In its pitch to the city for tax increment financing for the 30 North LaSalle project, the Golub and Corebridge development team claimed it would have “unmatched speed to market” compared to other office-to-residential conversions, due to there already being 12 contiguous floors of vacant space in the building, according to a city slideshow. “Demolition could start immediately upon selection,” the developers’ presentation said, and the first residents could be ready to move in by early 2025.

In a court order from April, Judge Marian Perkins wrote that the AmTrust affiliate that owns the building had not responded to the lender’s motions for foreclosure in court. Perkins’ order also states that the debt owed on the building had ballooned to more than $201 million, due to accrued interest and fees.

The nearly 1-million-square-foot skyscraper is not the only downtown building targeted for redevelopment through the “LaSalle Street Reimagined” effort that has been the subject of a foreclosure suit.

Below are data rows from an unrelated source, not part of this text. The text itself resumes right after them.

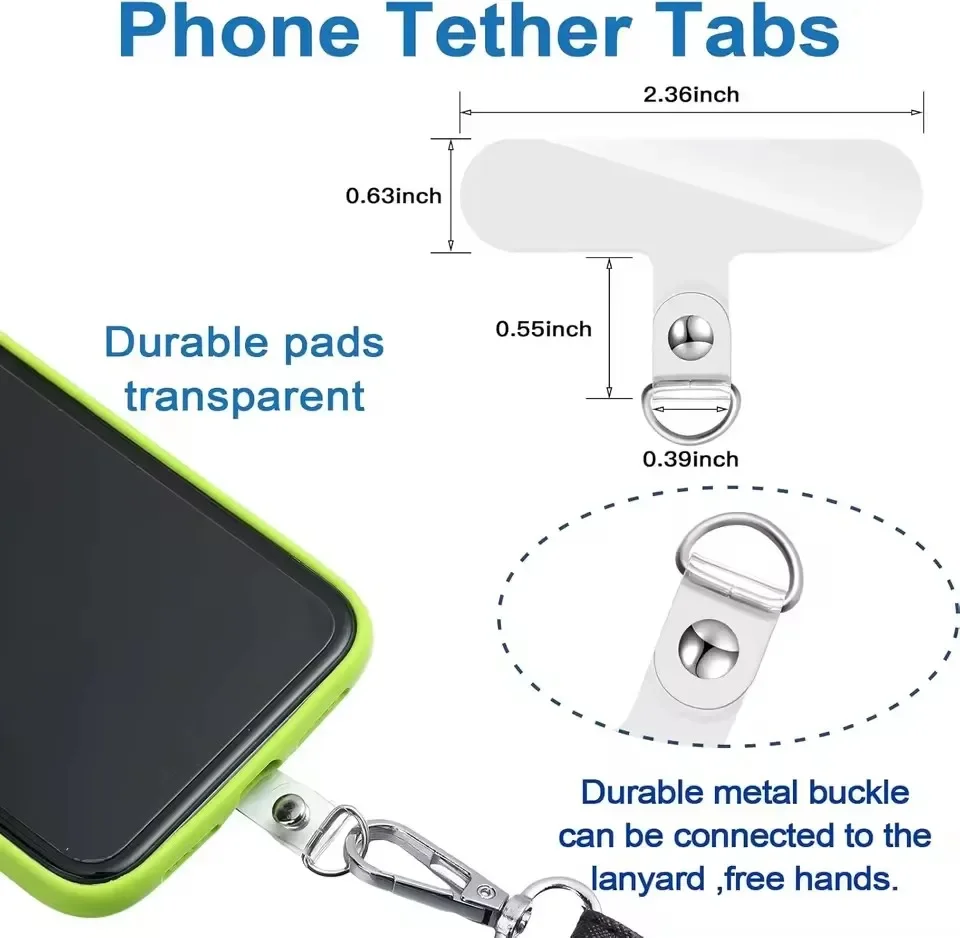 Evrensel Şeffaf Ayrılabilir Te - Phone Accessories For Android incelemesi ve fiyatı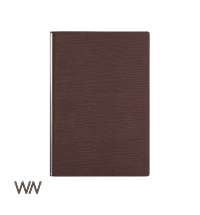 Блокнот "Венеция", А5, гибкая обложка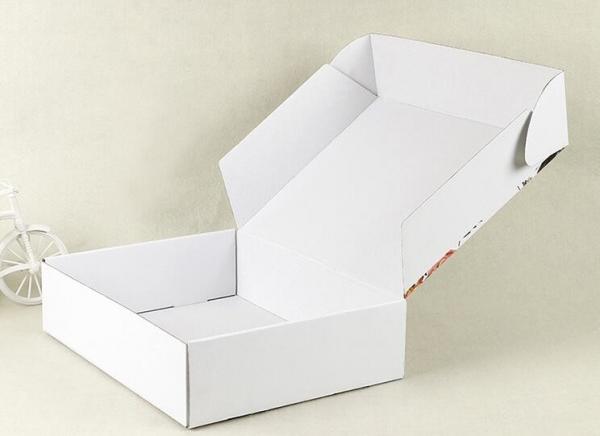 Factory manufacturer professional high Quality Luxury Recycled Folding Gift Paper Box,round packaging cardboard boxes fo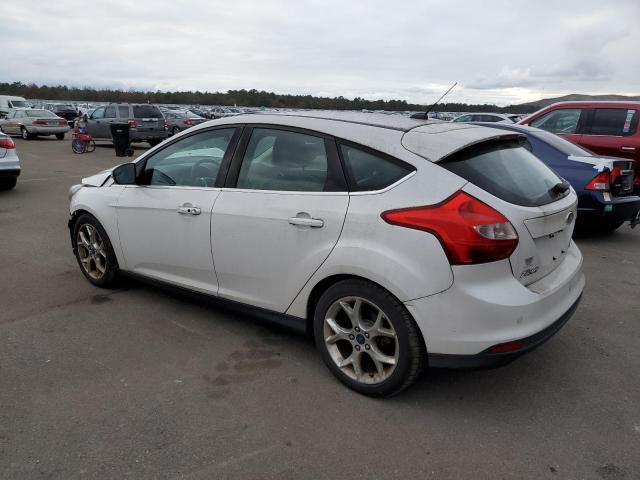 Photo 1 VIN: 1FADP3N28EL179313 - FORD FOCUS 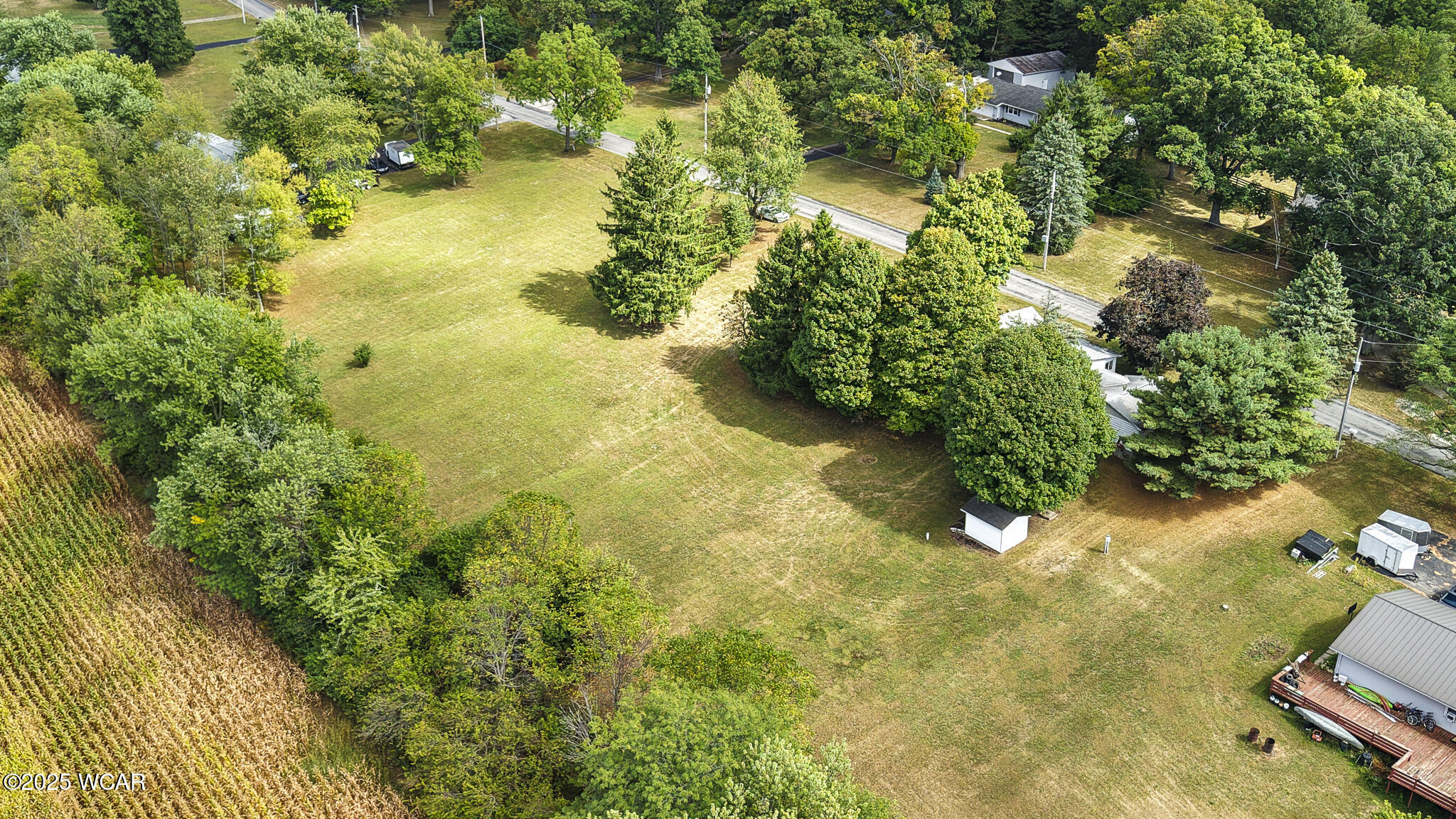 2848 Township Road 179, Bellefontaine, Ohio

A judgment of foreclosure was entered against landlord Musa Tadros over the historic Clark Adams Building late last year, and Tadros filed for Chapter 11 bankruptcy over a $29 million mortgage on the property in July, temporarily scuttling a scheduled auction of the property.

For AmTrust, the auction of 30 North LaSalle comes a little less than two years after the firm announced it planned on injecting $100 million worth of improvements into its Chicago skyscraper portfolio, which includes the office buildings at 33 West Monroe Street, the two-building Illinois Center property in the East Loop, and the 41-story property at 1 East Wacker Drive.

While AmTrust’s distressed former Bank of America building at 135 South LaSalle Street was left off the list of buildings slated for improvements, the firm said it planned to start its renovation plans at 30 North LaSalle. It’s unclear how the foreclosure or auction impacted those plans.

Bennett said AmTrust has conducted a full evaluation of its Chicago portfolio over the past year and is in the process of developing a business plan for each property.

Editor’s note: This story was updated to add statements from AmTrust’s Jonathan Bennett and the city of Chicago, and to note a Corebridge Financial spokesperson declined to comment.